→ **DOKUMENTAUSZUG**:
* * * * * * *

Jean Asselborn: Ich war auch einer von denen, die immer geglaubt haben, wir müssten versuchen, mit Russland ein normales Verhältnis zu haben. Aber das wurde am 24. Februar 2022 alles von Putin kaputt geschlagen. 2005 waren wir mit Juncker, mit Barroso und mit Solana einen ganzen Tag im Kreml und haben eine Vereinbarung für den Frieden (For Peace Agreement) unterschrieben. Da ging es um Außenpolitik, Innenpolitik, Bildungspolitik etc. Damals war Russland ein strategischer Partner der Europäischen Union. Putin hat uns damals gesagt, die größte Katastrophe im 20. Jahrhundert sei der Zusammenbruch der Sowjetunion. Aber es gibt kein Argument, Schulen, Spitäler, Menschen zu bombardieren.

taz: Und gibt es wiederum seitens der EU kein anderes Mittel als Waffen, um Putin in die Schranken zu weisen?

Jean Asselborn: Ich kann mich noch genau erinnern, als wir damals mit den europäischen Außenministern die Bilder von Butscha sahen. Da haben wir beschlossen, dass sich die Ukraine gegen die Angriffe der Russen wehren können muss. Aber so einfach geht das nicht. Und es braucht Zeit, bis es zielgenaue Sanktionen geben kann. Aber Deutschland hat auch vieles ermöglicht, was den Wiederaufbau angeht.

* * * * * * *

→ **BEREITGESTELLTE DATEN**:
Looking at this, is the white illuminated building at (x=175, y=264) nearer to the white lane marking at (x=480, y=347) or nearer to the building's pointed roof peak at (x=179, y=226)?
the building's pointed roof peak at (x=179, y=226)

* * * * * * *

→ **ZIEL DER ÜBUNG**: Bearbeite den Interviewauszug: Gib den Abschnitt, der mit den Worten „Jean Asselborn: Ich war“ beginnt und mit „Schranken zu weisen?“ endet, erneut wieder und ersetze darin „Spitäler“ durch „Krankenhäuser“. Stütze dich dabei ausschließlich auf den Interviewauszug.

→ **ANTWORT**:
Jean Asselborn: Ich war auch einer von denen, die immer geglaubt haben, wir müssten versuchen, mit Russland ein normales Verhältnis zu haben. Aber das wurde am 24. Februar 2022 alles von Putin kaputt geschlagen. 2005 waren wir mit Juncker, mit Barroso und mit Solana einen ganzen Tag im Kreml und haben eine Vereinbarung für den Frieden (For Peace Agreement) unterschrieben. Da ging es um Außenpolitik, Innenpolitik, Bildungspolitik etc. Damals war Russland ein strategischer Partner der Europäischen Union. Putin hat uns damals gesagt, die größte Katastrophe im 20. Jahrhundert sei der Zusammenbruch der Sowjetunion. Aber es gibt kein Argument, Schulen, Krankenhäuser, Menschen zu bombardieren.

taz: Und gibt es wiederum seitens der EU kein anderes Mittel als Waffen, um Putin in die Schranken zu weisen?